(d) Un rapport sommaire de l'enquête médico-légale menée par le policier Balalo le 21 juillet 2022, détaillant les pièces saisies dans le terrain de jeu (balle réelle de 9 mm, pas de picorage, Sac à dos un clou de 9 mm et une cartouche de balle) avec des photographies (P/70).
Dans son témoignage, le policier Balalo a déclaré qu'après avoir signalé la fusillade, il s'était rendu sur les lieux dans le parc public et, après une fouille, avait saisi une balle et un sac à dos. Par la suite, au poste de police, il prit un échantillon auprès de l'accusé pour localiser les restes de tirs à l'aide de prélèvements désignés, et lorsque les pièces à conviction arrivèrent, il prit également des échantillons de balles. L'officier Balalo a déclaré avoir prélevé un échantillon du casque pour localiser des restes de tirs et de l'intérieur pour obtenir une audition civile supplémentaire par un laboratoire biologique (p. 368 du protégé).

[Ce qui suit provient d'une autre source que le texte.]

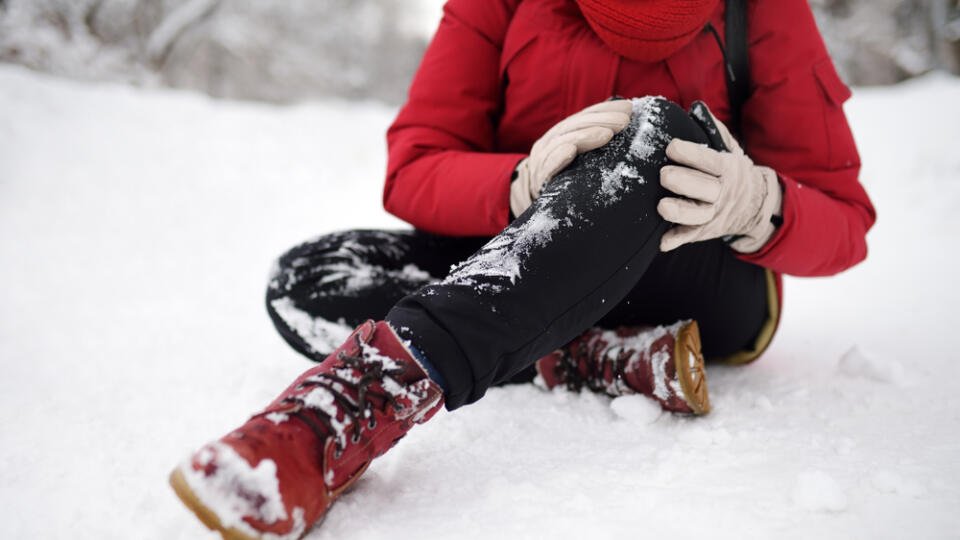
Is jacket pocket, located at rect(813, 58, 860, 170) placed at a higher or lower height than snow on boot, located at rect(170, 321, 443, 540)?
lower

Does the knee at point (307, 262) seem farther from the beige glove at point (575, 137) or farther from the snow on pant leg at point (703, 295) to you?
the snow on pant leg at point (703, 295)

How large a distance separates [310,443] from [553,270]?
14.1 inches

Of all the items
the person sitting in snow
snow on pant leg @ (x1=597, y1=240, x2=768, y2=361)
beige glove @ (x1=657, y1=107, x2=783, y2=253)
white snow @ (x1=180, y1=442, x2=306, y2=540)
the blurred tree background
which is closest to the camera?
white snow @ (x1=180, y1=442, x2=306, y2=540)

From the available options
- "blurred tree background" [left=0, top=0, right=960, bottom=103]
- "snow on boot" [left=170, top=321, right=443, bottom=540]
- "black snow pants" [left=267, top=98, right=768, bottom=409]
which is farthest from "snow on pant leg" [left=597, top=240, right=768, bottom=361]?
"blurred tree background" [left=0, top=0, right=960, bottom=103]

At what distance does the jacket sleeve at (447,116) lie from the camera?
1045 mm

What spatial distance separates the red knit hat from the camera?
3.05 feet

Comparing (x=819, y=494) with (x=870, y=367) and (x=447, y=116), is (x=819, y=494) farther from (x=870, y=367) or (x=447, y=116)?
(x=447, y=116)

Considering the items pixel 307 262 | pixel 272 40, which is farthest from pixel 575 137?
pixel 272 40

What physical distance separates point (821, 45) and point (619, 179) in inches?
26.3

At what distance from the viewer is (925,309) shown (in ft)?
5.45

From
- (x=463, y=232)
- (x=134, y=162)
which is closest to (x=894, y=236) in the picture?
(x=463, y=232)

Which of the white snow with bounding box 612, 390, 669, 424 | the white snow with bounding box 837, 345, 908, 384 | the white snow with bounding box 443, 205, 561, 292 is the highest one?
the white snow with bounding box 443, 205, 561, 292

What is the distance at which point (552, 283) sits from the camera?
26.7 inches

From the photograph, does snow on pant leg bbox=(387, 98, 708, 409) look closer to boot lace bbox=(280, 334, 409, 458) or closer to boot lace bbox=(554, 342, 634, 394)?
boot lace bbox=(280, 334, 409, 458)
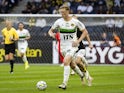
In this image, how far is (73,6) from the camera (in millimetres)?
35188

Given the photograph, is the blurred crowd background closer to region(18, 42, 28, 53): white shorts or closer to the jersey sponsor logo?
region(18, 42, 28, 53): white shorts

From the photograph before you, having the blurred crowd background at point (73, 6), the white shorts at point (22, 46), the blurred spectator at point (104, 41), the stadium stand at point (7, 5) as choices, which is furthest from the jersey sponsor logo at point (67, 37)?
the stadium stand at point (7, 5)

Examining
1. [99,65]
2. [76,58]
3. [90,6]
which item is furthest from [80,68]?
[90,6]

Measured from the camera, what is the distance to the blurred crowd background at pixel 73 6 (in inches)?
1361

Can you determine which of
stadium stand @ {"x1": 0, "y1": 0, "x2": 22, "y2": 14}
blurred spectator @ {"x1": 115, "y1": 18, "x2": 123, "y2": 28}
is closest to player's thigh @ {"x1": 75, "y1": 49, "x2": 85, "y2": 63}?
blurred spectator @ {"x1": 115, "y1": 18, "x2": 123, "y2": 28}

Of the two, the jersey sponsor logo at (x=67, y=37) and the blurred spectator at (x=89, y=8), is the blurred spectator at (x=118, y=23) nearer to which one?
the blurred spectator at (x=89, y=8)

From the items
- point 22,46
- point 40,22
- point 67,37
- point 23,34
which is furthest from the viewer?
point 40,22

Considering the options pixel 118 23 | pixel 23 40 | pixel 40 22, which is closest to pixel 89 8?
pixel 118 23

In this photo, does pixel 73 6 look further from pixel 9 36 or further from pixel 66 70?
pixel 66 70

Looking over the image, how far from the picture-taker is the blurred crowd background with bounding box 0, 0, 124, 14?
1361 inches

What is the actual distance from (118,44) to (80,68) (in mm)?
14164

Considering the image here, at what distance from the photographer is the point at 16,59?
31109mm

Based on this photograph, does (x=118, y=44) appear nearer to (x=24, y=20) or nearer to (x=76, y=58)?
(x=24, y=20)

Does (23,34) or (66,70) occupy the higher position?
(66,70)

L'officier Balelo a déclaré que les pièces à conviction : un vélo, un casque et un sac de livraison lui ont été apportés par l'officier Gandhi dans un laboratoire stérile verrouillé, équipé d'une « bouche d'aération », bien qu'elles ne soient pas emballées (p. 373 du protégé). Selon lui, l'utilisation de gants lors du transfert des pièces à conviction vise à empêcher le transfert d'empreintes digitales et une audience civile supplémentaire (p. 373 de Prut). Le policier Balalo a précisé que les restes de tirs ne devraient pas être abattus sur un policier s'il n'a pas tiré (p. 374 du protégé). Selon lui, les pièces exposées étaient placées par lui sur du papier brun stérile et le processus d'échantillonnage durait environ 20 à 25 minutes (p. 375 du protégé). Le policier Balalo a déclaré qu'après avoir placé les pièces dans le laboratoire, il avait prélevé des échantillons auprès de l'accusé. Selon lui, il a changé de gants dans la manipulation de chacune des pièces, et a également déclaré qu'il changeait de gants entre le traitement du défendeur et celui des pièces (pp. 378-379 du protégé).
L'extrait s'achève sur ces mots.